The following natural compounds may be a good substitute for antihypertensive drugs:
- Dietary Approaches to Stop Hypertension diets – This approach helps decrease oxidative stress, improves vascular movement and lowers BP.
- Sodium (Na) Reduction – Reduction in sodium intake, while balancing it with other nutrients like potassium, calcium, and magnesium, helps reduce BP and is important for good vascular health.
- Potassium – A potassium-rich diet helps lower oxidative stress and inflammation.
- Magnesium – It increases the effectiveness of anti-hypertensive drugs when used in conjunction.
- Calcium – Studies show no effect due to the introduction of calcium supplements although there is a link between calcium and BP.
- Zinc – It helps reduce oxidative stress.
- Protein – Studies show that protein intake lowers the risk of stroke in women with hypertension.
- Amino acids and related compounds – Both L-arginine and L-Carnitine have an antihypertensive impact and help increase blood flow to the coronary artery. Taurine also aids in lowering BP.
- Omega-3 fats – Studies show fatty acids found in fish, flax seeds and flax oil helps lower BP.
- Omega-9 fats – Clinical findings show that diets rich in olive oil can reduce the need for antihypertensive drugs by almost 50 percent.
- Fiber – Studies linking fiber to hypertension have been inconclusive, although some fibrous products may help reduce BP.

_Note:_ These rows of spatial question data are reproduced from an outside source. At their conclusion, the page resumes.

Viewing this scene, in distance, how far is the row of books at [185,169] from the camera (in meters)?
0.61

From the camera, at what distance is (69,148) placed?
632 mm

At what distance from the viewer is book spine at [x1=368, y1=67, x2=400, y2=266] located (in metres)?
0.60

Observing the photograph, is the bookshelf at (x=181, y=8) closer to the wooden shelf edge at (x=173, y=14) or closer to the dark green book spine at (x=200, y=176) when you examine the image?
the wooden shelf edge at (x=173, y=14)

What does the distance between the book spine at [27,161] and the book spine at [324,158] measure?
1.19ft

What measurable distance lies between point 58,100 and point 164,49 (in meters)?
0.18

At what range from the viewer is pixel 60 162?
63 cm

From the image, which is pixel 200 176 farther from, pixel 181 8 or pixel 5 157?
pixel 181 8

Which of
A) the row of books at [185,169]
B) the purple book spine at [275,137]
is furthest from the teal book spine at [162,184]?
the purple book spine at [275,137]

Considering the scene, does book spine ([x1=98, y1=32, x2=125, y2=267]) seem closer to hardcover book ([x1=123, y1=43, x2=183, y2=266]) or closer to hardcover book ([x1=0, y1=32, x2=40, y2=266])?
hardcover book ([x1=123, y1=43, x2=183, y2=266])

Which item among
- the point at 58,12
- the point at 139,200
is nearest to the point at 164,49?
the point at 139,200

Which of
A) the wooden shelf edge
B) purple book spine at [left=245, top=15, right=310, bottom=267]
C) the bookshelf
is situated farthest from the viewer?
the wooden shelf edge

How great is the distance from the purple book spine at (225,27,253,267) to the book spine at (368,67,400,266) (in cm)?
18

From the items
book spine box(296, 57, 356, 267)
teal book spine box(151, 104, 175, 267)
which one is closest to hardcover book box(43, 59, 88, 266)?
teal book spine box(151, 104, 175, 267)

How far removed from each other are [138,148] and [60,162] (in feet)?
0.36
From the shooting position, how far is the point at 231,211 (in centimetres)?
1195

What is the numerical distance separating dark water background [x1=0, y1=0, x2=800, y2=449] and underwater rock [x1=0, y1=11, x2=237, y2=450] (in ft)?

- Vitamin C – Apart from having pro-oxidative effects, it helps prevent endothelial dysfunction (ED).
- Vitamin E – Most studies have not revealed an incidence of lower BP.
- Vitamin D – Lower levels of Vitamin D present higher risks for hypertension patients with the vitamin reducing inflammation and regulating receptors.
- Vitamin B6 (pyridoxine) – High doses of vitamin B6 lower BP to a great extent.
- Flavonoids – These natural substances are found to reduce stroke and enable smooth cardiac functions.
- Lycopene – Present in the carotenoid family, it helps reduce BP and oxidative stress.
- Pycnogenol – It provides protection from oxidative stress and ED.
- Garlic – Studies show the use of garlic helps reduce BP and is also useful in treating patients already on drugs.
- Seaweed – Clinical studies show lower BP within 4 weeks of administration.
- Sesame – Helps in reducing BP, arterial stiffness, and improves oxidative defense.
- Beverages: Tea, coffee, and cocoa – These help reduce BP and improve endothelial function.
- Additional compounds – Melatonin, Hesperidin, pomegranate juice and grape seed extract have shown to be helpful in reducing BP.
- Coenzyme Q10 (Ubiquinone) – It has positive effects such as improved endothelial function, reduced oxidative stress and reduced heart rate.
- Alpha lipoic acid – It has been found to increase levels of useful vitamins and improve BP control.
- Combining food and nutrients with medication – This approach is helpful in reducing BP rather than drugs alone. Clinical studies should involve the use of diet, food, exercise and other lifestyle alterations for successful results.
While vascular biology and other cardiovascular dysfunctions play a role in hypertension, the interaction between genes and nutrients are important factors that stimulate favorable or unfavorable effects in hypertension. Nutraceutical supplements have a role to play in the treatment of hypertension.
- The role of nutrition and nutraceutical supplements in the treatment of hypertension, Mark Houston, Hypertension Institute, Saint Thomas Medical Plaza, Nashville, TN 37205, United States. World J Cardiolv.6(2); 2014 Feb 26PMC3935060.